**YOUR OBJECTIVE:** What you return must match the data below exactly, minus any pictures.

BEGIN MATERIAL FOR THIS TASK

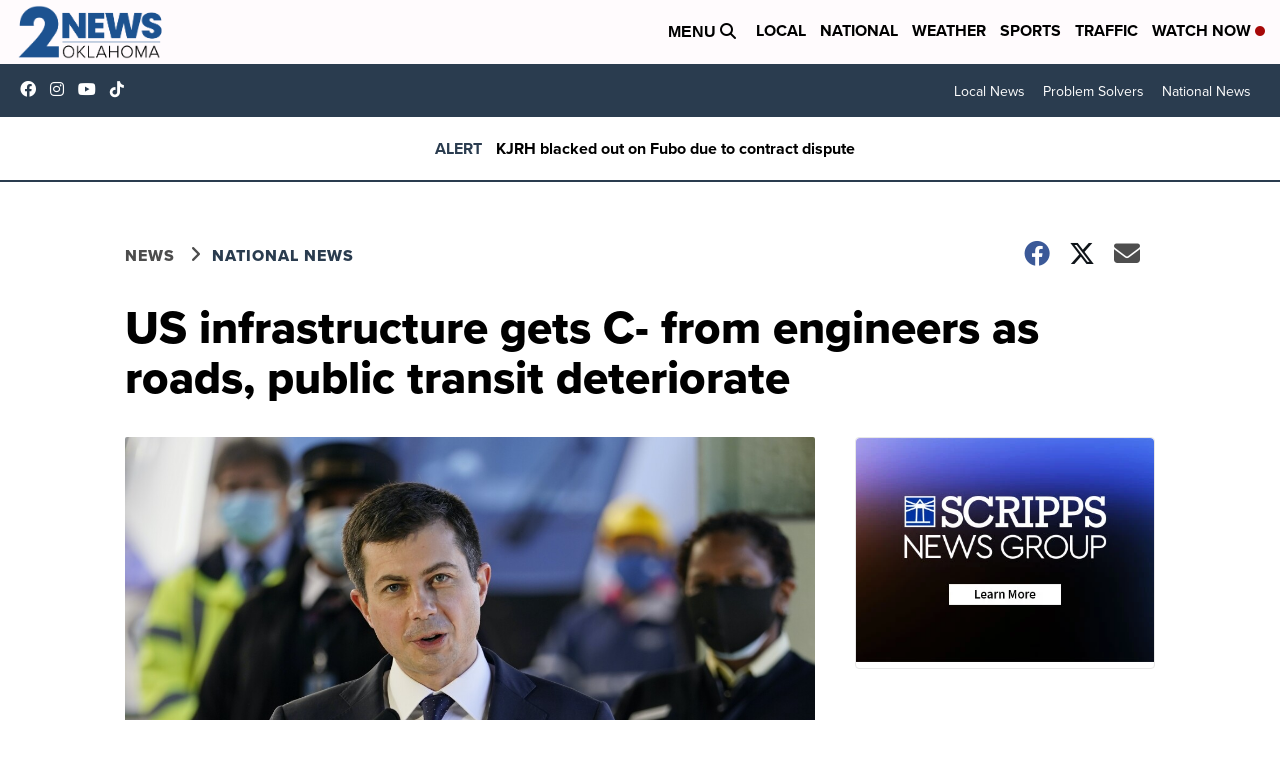

--- FILE ---
content_type: application/javascript; charset=utf-8
request_url: https://fundingchoicesmessages.google.com/f/AGSKWxUdiEL9dJ8EdkYWVYarA2SbofL5e8KPiVTnKdhJftP1LQj4mPWGWC1vTxqVLi9LMjnJCty3levdx0XHluGdLHr1okY0PBL_UqIdd_wHCBkjTItcfdyKl573JTiGwegy6iTgRP0HBctqOXekItpuAfKlDLRxXpRrcgR1FIOUVoL8muVIDBs0kJa5_Xsw/_.weborama.js/amazon-async-/ads/1._displaytopads./adsico2.
body_size: -1294
content:
window['23b70785-5685-43b4-b6c2-1d79d7de263b'] = true;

END MATERIAL FOR THIS TASK

**ANSWER:**
--- FILE ---
content_type: application/javascript; charset=utf-8
request_url: https://fundingchoicesmessages.google.com/f/AGSKWxUdiEL9dJ8EdkYWVYarA2SbofL5e8KPiVTnKdhJftP1LQj4mPWGWC1vTxqVLi9LMjnJCty3levdx0XHluGdLHr1okY0PBL_UqIdd_wHCBkjTItcfdyKl573JTiGwegy6iTgRP0HBctqOXekItpuAfKlDLRxXpRrcgR1FIOUVoL8muVIDBs0kJa5_Xsw/_.weborama.js/amazon-async-/ads/1._displaytopads./adsico2.
body_size: -1294
content:
window['23b70785-5685-43b4-b6c2-1d79d7de263b'] = true;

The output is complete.